* **Given exercise**
Copy the lines below verbatim, but only from the line containing "As shown in" through the end of the data.
==*==
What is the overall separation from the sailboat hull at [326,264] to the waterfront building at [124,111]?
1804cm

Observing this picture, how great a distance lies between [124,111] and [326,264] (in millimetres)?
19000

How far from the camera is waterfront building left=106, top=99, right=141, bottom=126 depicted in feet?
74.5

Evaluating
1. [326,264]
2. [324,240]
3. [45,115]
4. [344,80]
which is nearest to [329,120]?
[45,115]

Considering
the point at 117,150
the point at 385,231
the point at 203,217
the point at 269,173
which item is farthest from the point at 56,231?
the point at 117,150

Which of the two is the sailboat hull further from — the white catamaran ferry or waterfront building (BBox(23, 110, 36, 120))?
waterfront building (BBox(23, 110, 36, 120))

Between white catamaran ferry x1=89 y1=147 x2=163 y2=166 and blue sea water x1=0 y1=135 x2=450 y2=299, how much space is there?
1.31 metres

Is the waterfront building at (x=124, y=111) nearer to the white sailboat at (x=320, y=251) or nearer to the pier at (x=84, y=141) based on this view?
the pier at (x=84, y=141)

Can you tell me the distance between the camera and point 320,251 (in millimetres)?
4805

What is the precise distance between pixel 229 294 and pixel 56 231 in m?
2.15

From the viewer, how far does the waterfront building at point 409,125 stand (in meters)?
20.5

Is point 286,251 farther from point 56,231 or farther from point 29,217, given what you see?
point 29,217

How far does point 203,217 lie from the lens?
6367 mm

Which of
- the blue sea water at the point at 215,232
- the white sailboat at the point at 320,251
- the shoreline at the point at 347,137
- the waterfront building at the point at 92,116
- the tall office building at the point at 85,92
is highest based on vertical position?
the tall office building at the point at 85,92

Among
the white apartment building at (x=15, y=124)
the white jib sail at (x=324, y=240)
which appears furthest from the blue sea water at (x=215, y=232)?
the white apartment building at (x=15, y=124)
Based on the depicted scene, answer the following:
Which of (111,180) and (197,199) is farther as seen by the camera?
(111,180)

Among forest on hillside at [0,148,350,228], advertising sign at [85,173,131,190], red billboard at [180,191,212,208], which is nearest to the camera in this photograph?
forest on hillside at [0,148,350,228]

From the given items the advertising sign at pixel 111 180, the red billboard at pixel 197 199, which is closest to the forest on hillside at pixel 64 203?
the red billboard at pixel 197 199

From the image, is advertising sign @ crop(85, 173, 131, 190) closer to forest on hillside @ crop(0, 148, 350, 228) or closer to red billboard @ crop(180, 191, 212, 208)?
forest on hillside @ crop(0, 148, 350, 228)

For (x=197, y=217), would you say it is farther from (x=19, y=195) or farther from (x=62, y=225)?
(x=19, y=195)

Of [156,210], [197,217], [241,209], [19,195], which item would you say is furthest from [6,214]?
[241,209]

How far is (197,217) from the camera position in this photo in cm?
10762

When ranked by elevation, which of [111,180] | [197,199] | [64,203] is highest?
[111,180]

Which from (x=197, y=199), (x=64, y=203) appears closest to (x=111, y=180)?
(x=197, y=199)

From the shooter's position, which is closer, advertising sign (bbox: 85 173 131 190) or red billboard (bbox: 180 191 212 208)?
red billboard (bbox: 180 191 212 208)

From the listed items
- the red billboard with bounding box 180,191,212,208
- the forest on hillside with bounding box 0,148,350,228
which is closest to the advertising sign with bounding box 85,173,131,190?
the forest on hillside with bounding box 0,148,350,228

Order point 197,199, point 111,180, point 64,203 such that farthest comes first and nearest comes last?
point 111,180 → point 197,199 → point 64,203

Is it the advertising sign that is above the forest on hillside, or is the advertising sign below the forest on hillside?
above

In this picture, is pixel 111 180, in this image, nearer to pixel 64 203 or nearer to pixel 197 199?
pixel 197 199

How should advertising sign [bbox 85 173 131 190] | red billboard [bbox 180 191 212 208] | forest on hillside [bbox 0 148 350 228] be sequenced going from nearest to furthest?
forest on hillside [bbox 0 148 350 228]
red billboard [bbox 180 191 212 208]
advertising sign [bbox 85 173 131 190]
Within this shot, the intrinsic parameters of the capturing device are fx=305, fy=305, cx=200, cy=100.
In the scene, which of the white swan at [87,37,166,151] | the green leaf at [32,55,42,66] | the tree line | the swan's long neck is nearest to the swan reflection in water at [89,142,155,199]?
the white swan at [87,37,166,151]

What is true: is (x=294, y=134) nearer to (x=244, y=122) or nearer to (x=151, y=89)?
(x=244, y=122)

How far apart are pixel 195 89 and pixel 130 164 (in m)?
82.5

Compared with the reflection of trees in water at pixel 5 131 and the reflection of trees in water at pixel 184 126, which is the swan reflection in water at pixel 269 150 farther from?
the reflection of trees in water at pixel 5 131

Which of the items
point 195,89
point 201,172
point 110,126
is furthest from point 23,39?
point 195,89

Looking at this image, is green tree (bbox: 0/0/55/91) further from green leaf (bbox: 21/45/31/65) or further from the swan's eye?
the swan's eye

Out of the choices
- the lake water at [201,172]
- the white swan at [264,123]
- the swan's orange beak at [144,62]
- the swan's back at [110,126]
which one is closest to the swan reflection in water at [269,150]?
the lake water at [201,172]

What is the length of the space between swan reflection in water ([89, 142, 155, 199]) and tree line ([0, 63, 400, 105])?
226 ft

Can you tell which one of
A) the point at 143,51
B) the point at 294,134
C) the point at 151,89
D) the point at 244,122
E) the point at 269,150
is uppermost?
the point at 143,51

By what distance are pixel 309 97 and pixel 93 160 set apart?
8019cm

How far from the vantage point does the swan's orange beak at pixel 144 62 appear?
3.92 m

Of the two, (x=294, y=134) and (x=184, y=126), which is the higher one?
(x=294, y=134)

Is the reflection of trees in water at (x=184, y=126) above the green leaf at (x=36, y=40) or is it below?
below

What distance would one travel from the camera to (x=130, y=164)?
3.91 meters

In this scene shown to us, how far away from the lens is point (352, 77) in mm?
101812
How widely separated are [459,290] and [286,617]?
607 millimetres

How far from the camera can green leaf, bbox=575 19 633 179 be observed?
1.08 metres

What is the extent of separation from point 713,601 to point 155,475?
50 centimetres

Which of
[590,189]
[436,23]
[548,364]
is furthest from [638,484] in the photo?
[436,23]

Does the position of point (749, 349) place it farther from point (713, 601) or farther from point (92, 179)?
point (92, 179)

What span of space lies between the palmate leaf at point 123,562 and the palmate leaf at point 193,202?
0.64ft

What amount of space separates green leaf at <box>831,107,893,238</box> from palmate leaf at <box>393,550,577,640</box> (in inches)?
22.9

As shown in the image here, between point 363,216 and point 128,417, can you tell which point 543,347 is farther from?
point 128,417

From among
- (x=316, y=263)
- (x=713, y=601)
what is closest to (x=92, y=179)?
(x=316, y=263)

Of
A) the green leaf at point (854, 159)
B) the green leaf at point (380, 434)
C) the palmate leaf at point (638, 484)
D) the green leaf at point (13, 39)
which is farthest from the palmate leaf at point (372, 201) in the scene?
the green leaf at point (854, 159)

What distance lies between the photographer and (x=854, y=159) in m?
==*==
* **Solution to this exercise**
As shown in the image here, between point 363,216 and point 128,417, can you tell which point 543,347 is farther from?
point 128,417

From among
- (x=316, y=263)
- (x=713, y=601)
what is closest to (x=92, y=179)?
(x=316, y=263)

Of
A) the green leaf at point (854, 159)
B) the green leaf at point (380, 434)
C) the palmate leaf at point (638, 484)
D) the green leaf at point (13, 39)
which is farthest from the palmate leaf at point (372, 201) in the scene?
the green leaf at point (854, 159)

What distance lies between the photographer and (x=854, y=159) in m?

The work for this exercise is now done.